J-Lee Triste, the artist known as xTRIXSTEx, broke out big in England in 2020 with 10 singles. Now he is seeking to develop a fan base in a wider world that includes the United States, and his single “Is This Real” will be the opening shot.
“Is This Real” drops August 27.
“I want a fan base to engage with,” he said. “If there are concerts, and stuff you can do cool things like hand things out to people and give to the community, yeah, it would be nice.”
Also, he says, “It'd be really nice to have an audience and a fan base because you know that those people relate to you.”
His musical history is rooted in the ’60s and ’70s “Motown kind of Northern soul,” he said.
“Soul especially. That was mostly my upbringing.”
The music he creates has within it “everything from ’80s synth pop to alternative R&B to trap-focused rap.”
“My main plan for the music, and the whole reason I want to be able to reach people out there, is to help show people that they are not alone, and that people shouldn’t be suffering the way they are in life with depression and mental health,” he said.
His artist name, xTRIXSTEx, pronounced ex-tricks-tex, partially reflects that struggle. The x’s, interspersed with his family name, represent the isolation that comes with clinical depression.
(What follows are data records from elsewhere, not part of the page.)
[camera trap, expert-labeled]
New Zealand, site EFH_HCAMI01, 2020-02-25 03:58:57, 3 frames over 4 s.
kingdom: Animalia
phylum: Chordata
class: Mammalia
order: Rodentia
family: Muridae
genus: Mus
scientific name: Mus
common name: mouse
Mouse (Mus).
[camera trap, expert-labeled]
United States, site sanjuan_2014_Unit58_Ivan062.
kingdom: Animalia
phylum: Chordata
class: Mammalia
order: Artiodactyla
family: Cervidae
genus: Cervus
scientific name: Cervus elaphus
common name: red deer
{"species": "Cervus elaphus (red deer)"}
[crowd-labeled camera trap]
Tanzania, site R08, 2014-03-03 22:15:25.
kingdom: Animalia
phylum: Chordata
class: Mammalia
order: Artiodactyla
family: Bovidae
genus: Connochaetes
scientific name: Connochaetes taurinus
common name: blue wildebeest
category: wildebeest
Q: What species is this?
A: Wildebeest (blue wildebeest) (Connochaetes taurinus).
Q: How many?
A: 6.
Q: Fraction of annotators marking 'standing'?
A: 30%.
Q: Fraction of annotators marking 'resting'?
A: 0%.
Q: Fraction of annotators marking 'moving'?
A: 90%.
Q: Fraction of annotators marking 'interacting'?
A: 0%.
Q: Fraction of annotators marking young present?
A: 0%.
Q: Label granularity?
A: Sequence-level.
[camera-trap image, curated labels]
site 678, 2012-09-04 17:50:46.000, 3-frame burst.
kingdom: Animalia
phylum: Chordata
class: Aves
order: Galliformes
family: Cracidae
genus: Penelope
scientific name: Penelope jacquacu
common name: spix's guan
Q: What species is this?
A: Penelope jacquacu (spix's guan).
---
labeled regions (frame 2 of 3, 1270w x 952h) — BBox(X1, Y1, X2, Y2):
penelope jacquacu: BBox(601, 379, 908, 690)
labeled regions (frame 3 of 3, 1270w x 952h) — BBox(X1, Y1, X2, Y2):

He knows a lot about depression, and music has provided refuge and healing. Without music, he says, and being able to make music, “I wouldn’t be here.”
Making music, he said, was at first “just something that allowed me to pass time by making boom-bap backing tracks rather than getting caught up in the spirals of my depression and problems I was facing emotionally.”
“I hope my music can motivate any others out there and give them that last bit of hope they need to hang on and stay for the ride,” he said.
He says he loves making hip-hop and trap music, especially the heart-thumping rhythms of 808 beats and what he calls trap vibes from Drake, Juice WRLD and Lil Peep, but it also reflects other influences — R&B and hip-hop.
His releases range from laid back pop reflections, to bouncy pop melodies and some hardcore rap, including the free style “Troublesome.”
He writes his own lyrics and produces, mainly, his own beats.
“I do the mixing and mastering, but sometimes I’m lazy and maybe do like a tiny bit of the backing beat and then the rest of my parcel is singing. Then I just mix and master the vocals and then they’re ready.”
Triste (pronounced trist) is 23 and a student studying computer science, but “all my spare time is spent producing tracks, writing lyrics, mixing and mastering as well as recording the vocals.”
Music for him is, he says, “usually a release.”
“I've always found I had like an emotional connection, like if there's a really good performance and it would be over, I sometimes tear up.”
He is compiling an album and looks forward to performing live. He has played in pubs. Not many, because, he said, “I’ve still got quite a bit of stage fright.”
But he will overcome it. “Oh yeah,” he said. “I reckon, over time. Something every one has to go through is a bit of roller coaster.”
Besides that, the pub performances were enjoyable.
“It was fun actually,” he said, with the live vibe and the loudness providing “new get into the music.”
That is one reason he is willing to put out the effort to make a push to go big with his music. “Imagine being able to sing in front of loads of people,” he said.
Another is this: “It'd be really cool to meet other artists, and opening doors and new windows in a career – it's like a career I'd rather do than sit behind a desk all my life.”